On voit aisément se dessiner les pressions accrues des élus et parents dans le fonctionnement de l’école, la loi Rilhac permettant aux collectivités et aux représentants d’élèves d’imposer des choix pédagogiques aux équipes enseignantes.
Impossible de ne pas faire le lien avec les déclarations du président Macron lors de sa campagne électorale : « Au niveau national on définit un cahier des charges, des objectifs et des leviers. Et on renvoie au local. La réforme ne sera pas la même dans les quartiers nord de Marseille, à Troyes et dans les Hautes Alpes. On garde des examens nationaux, on a des leviers, des crédits et on donne la liberté aux acteurs locaux. Nos élus y joueront un rôle. »
Le SNUDIFO refuse la territorialisation privatisation de l’Ecole publique : comme il s’est opposé à la réforme des rythmes scolaires, à la mise en place des projets éducatifs de territoire, aux Cités éducatives, à la loi Rilhac, il n’accepte pas la mise en place des évaluations d’école. L’Education doit rester nationale, le statut des enseignants fontionnaires d’Etat doit être respecté !
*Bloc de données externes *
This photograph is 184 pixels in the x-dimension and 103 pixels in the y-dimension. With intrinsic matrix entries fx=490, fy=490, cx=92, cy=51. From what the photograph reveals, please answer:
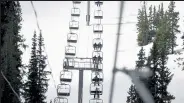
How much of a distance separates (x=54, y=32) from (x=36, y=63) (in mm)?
50542

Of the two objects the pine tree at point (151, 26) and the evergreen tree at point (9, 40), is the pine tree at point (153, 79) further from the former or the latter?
the pine tree at point (151, 26)

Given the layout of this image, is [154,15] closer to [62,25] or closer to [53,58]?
[53,58]

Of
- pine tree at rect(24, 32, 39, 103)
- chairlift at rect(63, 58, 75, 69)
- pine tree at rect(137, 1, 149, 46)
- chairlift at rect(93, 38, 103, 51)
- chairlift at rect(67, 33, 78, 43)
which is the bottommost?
pine tree at rect(24, 32, 39, 103)

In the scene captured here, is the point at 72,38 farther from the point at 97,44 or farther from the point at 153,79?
the point at 153,79

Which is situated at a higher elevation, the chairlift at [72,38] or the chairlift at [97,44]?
the chairlift at [72,38]

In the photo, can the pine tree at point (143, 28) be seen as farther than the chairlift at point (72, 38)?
Yes

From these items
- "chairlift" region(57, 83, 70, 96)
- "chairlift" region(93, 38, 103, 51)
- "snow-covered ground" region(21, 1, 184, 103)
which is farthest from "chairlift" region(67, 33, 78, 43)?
"snow-covered ground" region(21, 1, 184, 103)

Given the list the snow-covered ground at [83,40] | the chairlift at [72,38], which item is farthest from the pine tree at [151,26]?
the chairlift at [72,38]

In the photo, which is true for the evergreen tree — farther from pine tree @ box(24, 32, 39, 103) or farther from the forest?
pine tree @ box(24, 32, 39, 103)

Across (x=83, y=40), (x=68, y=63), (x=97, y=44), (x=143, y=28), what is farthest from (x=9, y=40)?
(x=83, y=40)

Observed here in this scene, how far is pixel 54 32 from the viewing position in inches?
3260

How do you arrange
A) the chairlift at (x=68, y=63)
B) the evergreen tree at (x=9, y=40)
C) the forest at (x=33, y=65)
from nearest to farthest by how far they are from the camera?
the evergreen tree at (x=9, y=40)
the forest at (x=33, y=65)
the chairlift at (x=68, y=63)

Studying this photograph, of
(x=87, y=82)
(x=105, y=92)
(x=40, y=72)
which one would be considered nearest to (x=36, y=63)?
(x=40, y=72)

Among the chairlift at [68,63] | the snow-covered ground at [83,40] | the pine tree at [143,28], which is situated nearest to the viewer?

Les évaluations d’école ne peuvent pas être imposées !
Les évaluations sont préconisées par le conseil d’évaluation de l’école constitué par l’article 40 de la loi Blanquer pour « Une école de la confiance ». Pour autant, ces évaluations revêtent-elles un caractère obligatoire ? La réponse est non !
Les obligations de service des enseignants du 1er degré sont déterminées par le décret n° 2017444 du 29 mars 2017 :
✓ 24 heures d’enseignement hebdomadaire
✓ 108h annualisées dont :
- 48h consacrées aux travaux en équipe pédagogique, aux relations avec les parents et aux PPS ;
- 36h d’activités pédagogiques complémentaires (APC) ;
- 18h de formation continue ;
- 6h de conseils d’école.
Rien dans les obligations de service des enseignants du 1er degré ne peut donc les contraindre à subir une évaluation d’école sous quelque forme que ce soit ! Rien dans les obligations de service des enseignants ne peut leur imposer de mettre en œuvre une « autoévaluation », qui plus est avec les parents, les élèves, les personnels municipaux, les « partenaires » ou les élus locaux !
Rien dans les obligations de service des enseignants ne peut leur imposer de supporter une « évaluation externe » !
Mais tous les moyens et toutes les pressions sont utilisés pour les mettre en place. Ainsi, dans certains départements, des collègues se retrouvent à participer à leur insu à une évaluation d’école, leur IEN leur ayant proposé des remplaçants et une aide pour rédiger le projet d’école sur temps de classe….
Refuser la mise en place d’une évaluation d’école n’est donc pas un acte de désobéissance : c’est simplement faire respecter ses droits, son statut et ses obligations de service. Le SNUDIFO appelle donc les personnels à refuser collectivement de mettre en œuvre les évaluations d’école et à prendre contact avec le syndicat pour faire valoir leur statut !
Le SNUDIFO revendique l’abandon immédiat des évaluations d’école, tout comme il revendique l’abrogation de toutes les mesures visant à territorialiser l’Ecole publique, remettre en cause nos statuts et imposer un management digne du privé dans les écoles : PPCR, projets éducatifs de territoire, loi Rilhac, expérimentation Macron à Marseille…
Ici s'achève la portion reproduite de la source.